* OBJETIVO 1 *
Diz quais são todos os autores do estudo do Boletim do Banco de Portugal citado no texto sobre o salário mínimo.

* EXCERTO SELECIONADO *
━━━━━━━━
Tem sido o tema dos últimos dias – um TSUnami, como já lhe chamaram – e foi o tema que dominou o debate quinzenal com o primeiro-ministro. O acordo na Concertação Social para o aumento do salário mínimo – cujo valor não esteve sequer em discussão – inclui um desconto na “TSU dos patrões” que deverá agora ser chumbado no Parlamento. Não vou aqui recapitular todos os detalhes da luta política, antes indicar textos que podem ajudar a perceber o que está em causa – antes e depois do acordo do Governo com a UGT e as associações patronais.
Primeiro ponto: deveria o aumento do salário mínimo ser tão substancial? Como ninguém gosta de dizer que temos um salário mínimo elevado, este foi assunto quase tabu. No entanto sabemos – porque isso foi estudado – que aumentos do salário mínimo sem relação com a evolução da economia e da produtividade podem ter consequências mais negativas do que positivas. Isso mesmo defendeu o actual ministro das Finanças num estudo publicado no Boletim do Banco de Portugal, O impacto do salário mínimo sobre os trabalhadores com salários mais baixos. Mário Centeno, em conjunto com Cláudia Duarte e Álvaro A. Novo, defenderam aí que, face à experiência dos anos anteriores, “Globalmente os resultados apontam para um efeito negativo de aumentos do salário mínimo no emprego de trabalhadores com baixos salários, que tem como contrapartida pequenos ganhos salariais.”
━━━━━━━━
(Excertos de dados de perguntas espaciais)
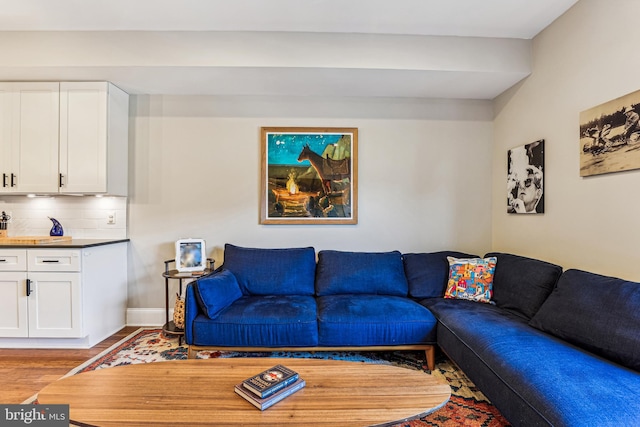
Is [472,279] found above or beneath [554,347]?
above

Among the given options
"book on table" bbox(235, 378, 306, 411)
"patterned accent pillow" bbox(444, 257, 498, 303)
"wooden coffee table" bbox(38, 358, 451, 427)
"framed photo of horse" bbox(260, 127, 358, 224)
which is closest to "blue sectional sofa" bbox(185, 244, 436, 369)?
"patterned accent pillow" bbox(444, 257, 498, 303)

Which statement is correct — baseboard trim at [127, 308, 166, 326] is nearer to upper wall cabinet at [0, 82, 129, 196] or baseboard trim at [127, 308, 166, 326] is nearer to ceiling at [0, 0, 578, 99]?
upper wall cabinet at [0, 82, 129, 196]

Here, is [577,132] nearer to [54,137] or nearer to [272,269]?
[272,269]

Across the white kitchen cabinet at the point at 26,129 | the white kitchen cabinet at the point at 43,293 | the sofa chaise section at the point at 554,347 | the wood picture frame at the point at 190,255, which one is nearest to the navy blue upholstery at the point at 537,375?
the sofa chaise section at the point at 554,347

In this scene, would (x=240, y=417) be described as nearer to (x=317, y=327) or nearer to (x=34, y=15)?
(x=317, y=327)

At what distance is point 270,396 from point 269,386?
40 mm

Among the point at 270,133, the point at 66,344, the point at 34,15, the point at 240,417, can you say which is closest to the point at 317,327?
the point at 240,417

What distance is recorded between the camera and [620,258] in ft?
6.63

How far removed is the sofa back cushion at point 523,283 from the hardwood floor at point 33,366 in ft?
10.8

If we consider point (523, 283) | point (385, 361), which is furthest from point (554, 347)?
point (385, 361)

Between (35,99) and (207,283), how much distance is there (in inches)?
93.1

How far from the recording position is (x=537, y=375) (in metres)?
1.45

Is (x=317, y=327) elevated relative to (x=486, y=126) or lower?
lower

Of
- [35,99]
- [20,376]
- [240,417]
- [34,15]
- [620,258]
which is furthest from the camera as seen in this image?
Result: [35,99]
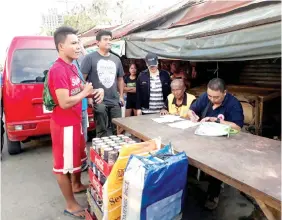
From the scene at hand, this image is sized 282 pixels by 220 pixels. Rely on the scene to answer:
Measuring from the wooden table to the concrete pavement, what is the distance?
35.0 inches

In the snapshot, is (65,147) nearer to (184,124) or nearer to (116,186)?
(116,186)

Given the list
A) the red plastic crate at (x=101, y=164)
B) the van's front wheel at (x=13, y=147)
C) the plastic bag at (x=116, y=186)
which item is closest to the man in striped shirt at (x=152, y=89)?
the red plastic crate at (x=101, y=164)

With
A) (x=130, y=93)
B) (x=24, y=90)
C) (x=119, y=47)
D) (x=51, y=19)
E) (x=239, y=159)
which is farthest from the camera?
(x=51, y=19)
━━━━━━━━
* OBJETIVO 2 *
Na listagem, troca "elevated" por "higher" no trecho que vai da linha com "How far from" até à linha com "Result: [35,99]". Devolve só essas linhas, sem mais nenhuma alteração.

* RESULTADO FINAL 1 *
Mário Centeno, Cláudia Duarte e Álvaro A. Novo.

* RESULTADO FINAL 2 *
How far from the recording position is (x=537, y=375) (in metres)?
1.45

Is (x=317, y=327) higher relative to (x=486, y=126) or lower?
lower

Of
- [35,99]
- [20,376]
- [240,417]
- [34,15]
- [620,258]
which is furthest from the camera as seen in this image?
Result: [35,99]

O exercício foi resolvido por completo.